Appendix A- Script for Audio1 & Audio2

Woman : Do you know anyone who can translate this document?
Man : What about the new secretary? I heard he's bilingual.

Appendix B- Script for Audio3 and Audio4

(Man) Before we begin our tour, I'd like to give you some background information on the painter Grant Wood-we'll be seeing much of his work today.

Wood was born in 1881 in Iowa farm country, and became interested in art very early in life. Although he studied art in both Minneapolis and at the Art Institute of Chicago, the strongest influences on his art were European. He spent time in both Germany and France and his study there helped shape his own stylized form of realism.
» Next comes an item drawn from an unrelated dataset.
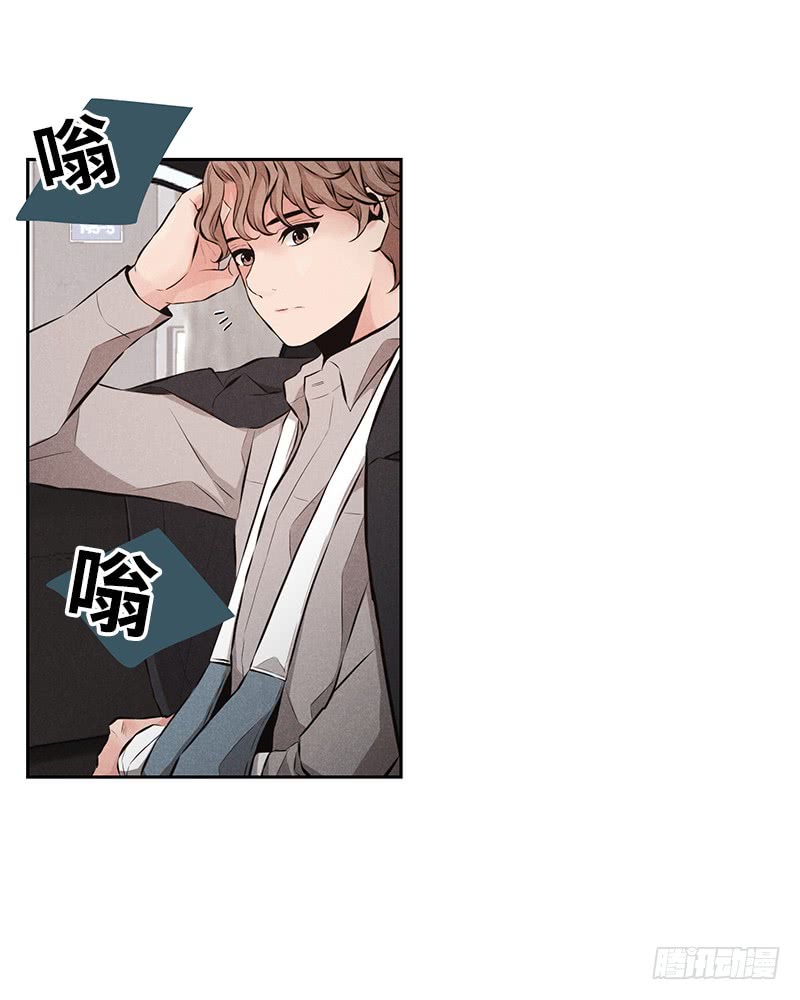 《未完的季节》第51话 第4页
When he returned to Iowa, Wood applied the stylistic realism he had learned in Europe to the rural life he saw around him and that he remembered from his childhood around the turn of the century. His portraits of farm families imitate the static formalism of photographs of early settlers posed in front of their homes. His paintings of farmers at work, and of their tools and animals, demonstrate a serious respect for the life of the Midwestern United States. By the 1930's, Wood was a leading figure of the school of art called "American regionalism."

In an effort to sustain a strong Midwestern artistic movement, Wood established an institute of Midwestern art in his home state. Although the institute failed, the paintings you are about to see preserve Wood's vision of pioneer farmers.